Due to (I.) a parser will be required, but that’s ok. An example of such a document:
Don't go around saying{-- to people that--|d76b979c-d7a8-11e8-9f8b-f2801f1b9fd1} the world owes you a living. The world owes you nothing. It was here first. {~~One~>Only one~~|d21ef228-9cdb-447c-97b9-cccdee58e36c} thing is impossible for God: To find sense in any copyright law on the planet. {++ Truth is stranger {++(at least that’s what they say)++|cc6e3998-d649-4b85-8ba1-25c1aaeb1d91}than fiction ++|f41939f6-f203-43a4-9ac4-97690ebf1c8f}, but it is because Fiction is obliged to stick to possibilities; Truth isn’t.
Notice the nesting in the addition {++ … ++} block.

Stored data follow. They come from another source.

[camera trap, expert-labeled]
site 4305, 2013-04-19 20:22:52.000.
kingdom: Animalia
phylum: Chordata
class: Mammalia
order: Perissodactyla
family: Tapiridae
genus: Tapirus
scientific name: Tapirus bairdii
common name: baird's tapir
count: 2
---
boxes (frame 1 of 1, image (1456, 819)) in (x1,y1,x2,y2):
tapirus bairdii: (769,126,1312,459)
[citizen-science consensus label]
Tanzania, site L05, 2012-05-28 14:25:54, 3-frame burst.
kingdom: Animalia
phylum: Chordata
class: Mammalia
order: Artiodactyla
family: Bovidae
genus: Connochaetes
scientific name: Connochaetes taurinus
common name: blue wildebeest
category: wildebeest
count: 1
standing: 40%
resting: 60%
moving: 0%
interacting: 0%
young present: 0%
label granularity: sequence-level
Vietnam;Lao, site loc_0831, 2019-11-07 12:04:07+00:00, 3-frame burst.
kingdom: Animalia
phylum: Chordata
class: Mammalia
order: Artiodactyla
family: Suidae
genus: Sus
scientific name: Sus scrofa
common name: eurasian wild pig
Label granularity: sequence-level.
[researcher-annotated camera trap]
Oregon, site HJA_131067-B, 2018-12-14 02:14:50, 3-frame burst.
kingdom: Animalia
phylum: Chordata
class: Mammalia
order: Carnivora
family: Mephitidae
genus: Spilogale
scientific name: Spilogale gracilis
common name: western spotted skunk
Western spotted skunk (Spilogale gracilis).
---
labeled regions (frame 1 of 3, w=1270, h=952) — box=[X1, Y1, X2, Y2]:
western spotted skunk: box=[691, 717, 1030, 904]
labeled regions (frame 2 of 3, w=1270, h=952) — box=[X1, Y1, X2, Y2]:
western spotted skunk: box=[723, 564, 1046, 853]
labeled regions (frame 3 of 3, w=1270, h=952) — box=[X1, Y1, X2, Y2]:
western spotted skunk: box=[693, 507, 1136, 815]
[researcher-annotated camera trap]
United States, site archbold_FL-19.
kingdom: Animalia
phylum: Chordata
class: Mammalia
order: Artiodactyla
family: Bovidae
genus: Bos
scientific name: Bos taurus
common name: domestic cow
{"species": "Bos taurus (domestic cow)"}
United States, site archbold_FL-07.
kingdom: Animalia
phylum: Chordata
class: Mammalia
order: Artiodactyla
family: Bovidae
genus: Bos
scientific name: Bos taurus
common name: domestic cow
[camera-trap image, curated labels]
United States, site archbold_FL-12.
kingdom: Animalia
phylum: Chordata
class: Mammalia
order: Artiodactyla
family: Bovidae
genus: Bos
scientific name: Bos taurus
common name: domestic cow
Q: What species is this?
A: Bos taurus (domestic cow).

Nesting would be allowed only in accepted changes. Those would render as normal text (maybe with some onMouseHover additional info), whereas rejected edits, although still part of the document source, would not be rendered at all. When loading such a document, the parser would first parse it and create the tree of text and changes. All the changes metadata would be fetched from the DB. With all this information, the document would be subsequently rendered.
Problems
Changes that span two "change nodes", or belong partly to a "change node" and partly to normal text. Example, in which such a change should concern the following sub-text "plums. And she":
Then she ate the apple{++, pear and some plums++|cc6e3998-d649-4b85-8ba1-25c1aaeb1d91}. And she liked it.
Possible solutions:
- Split the change into two "change nodes"
- Give up (2.) and (4.) and after the user accepts or rejects all the suggested changes and marks the document as resolved, simply turn the document back into a simple plain-text document.
What are your thoughts on this? Are there any better ways of achieving the goal from the title? Any complications that I don’t see? Thanks!